Charge China Harbour!
Morrison-led UCASE says Chinese construction must stop flouting labour lawsMonday, September 27, 2021
BY ALICIA DUNKLEY WILLIS
The Union of Clerical Administrative and Supervisory Employees (UCASE) is calling on the Government to refer the management of China Harbour Engineering Company Limited (CHEC) to the Office of the Director of Public Prosecutions for criminal charges to be brought against it.
This is the latest in an ongoing saga of agitation by UCASE and at least one other entity regarding matters pertaining to working conditions and wages for workers on the Highway 2000 May Pen to Williamsfield leg project, of which CHEC is the contracted firm.
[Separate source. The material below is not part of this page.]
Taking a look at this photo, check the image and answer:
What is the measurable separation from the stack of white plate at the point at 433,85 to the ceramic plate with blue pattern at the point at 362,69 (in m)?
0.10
President of UCASE Vincent Morrison, in a recent interview with the Jamaica Observer, made the call following what he said was the failure of CHEC to respond to a claim served on it earlier this year for bargaining rights on behalf of the workers.
In an April 2021 letter addressed to CHEC, UCASE and the Bustamante Industrial Trade Union (BITU) informed the company that the workers on the project have mandated them to represent them on all matters pertaining to their wages and working conditions. The unions informed CHEC that they are seeking the company's cooperation in recognising the unions under the Labour Relations and Industrial Dispute Act of 1975, either by consent or allowing the Ministry of Labour and Social Security to conduct a poll among the workers.
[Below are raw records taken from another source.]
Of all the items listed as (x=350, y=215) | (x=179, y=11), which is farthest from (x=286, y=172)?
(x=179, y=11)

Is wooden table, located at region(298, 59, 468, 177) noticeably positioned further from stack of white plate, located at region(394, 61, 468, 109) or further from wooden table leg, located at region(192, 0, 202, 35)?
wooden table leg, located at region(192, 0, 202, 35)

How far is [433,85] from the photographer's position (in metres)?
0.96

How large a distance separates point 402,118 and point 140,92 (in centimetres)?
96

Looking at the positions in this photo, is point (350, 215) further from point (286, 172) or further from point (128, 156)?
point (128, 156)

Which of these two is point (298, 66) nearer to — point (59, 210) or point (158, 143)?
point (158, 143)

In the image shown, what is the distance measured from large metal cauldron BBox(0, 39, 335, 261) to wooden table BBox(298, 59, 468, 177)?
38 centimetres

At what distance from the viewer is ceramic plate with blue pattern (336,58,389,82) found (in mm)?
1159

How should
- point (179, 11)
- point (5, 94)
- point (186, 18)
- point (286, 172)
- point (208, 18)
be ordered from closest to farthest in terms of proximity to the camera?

But speaking with the Observer, Morrison said that CHEC has remained non-responsive. He said the union has since August sought audience with the Ministry of Labour to settle the issue to no avail.
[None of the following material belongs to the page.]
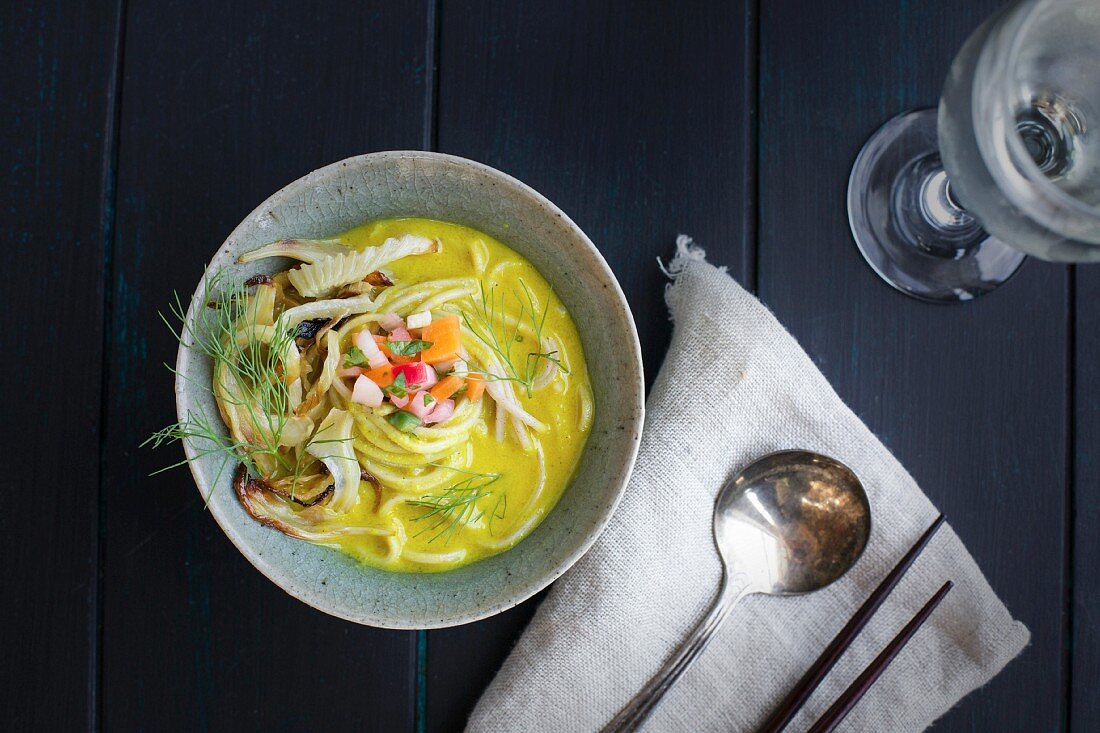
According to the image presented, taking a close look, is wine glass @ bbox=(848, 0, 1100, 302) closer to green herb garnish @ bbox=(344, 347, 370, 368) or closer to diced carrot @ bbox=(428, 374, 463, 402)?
diced carrot @ bbox=(428, 374, 463, 402)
“We need political involvement. The Government brought them here and I don't think the Government can fold their arms and allow the Jamaican workers to be pushed around and battered. It is not fair and that is what is happening,” Morrison said.
“One of the reasons I wanted to speak with the minister is to see how he could intervene in representing the Government of Jamaica, because in my view the laws of Jamaica are far more important than what China Harbour is doing in Jamaica and I'm very serious about that statement and I don't think we should allow anybody at all — whether China, United States or the United Kingdom — you should never allow your multinational companies to come into our country and break the law. And that is why I am urging the ministry to refer the thing to the Director of Public Prosecutions for criminal proceedings to be taken out against the company,' the UCASE President said.
According to Morrison, the ministry has legal backing to take that kind of action.
“Under the Labour Relations Industrial Disputes Act, when a claim is served on a particular company, or any company for that matter they have time frames within which to respond to the ministry. Failure to respond to the Ministry of Labour can become a criminal offence,” he said.
“For the ministry to process the ballot, they have a ballot among the workers, they will have to get certain information from the company and the ministry has standard letters that they would write to the company asking them to submit certain information. If that information is not submitted in a timely manner, then it can be considered a breach of the Labour Relations Industrial Disputes Act which could lead to criminal offences. We have had companies in Jamaica who have breached the law and have ended up in the courts. It takes a long time, but some have reached as far as the Privy Council. So, the ball is in the court of the Ministry of Labour to decide what they are doing,” the UCASE head said.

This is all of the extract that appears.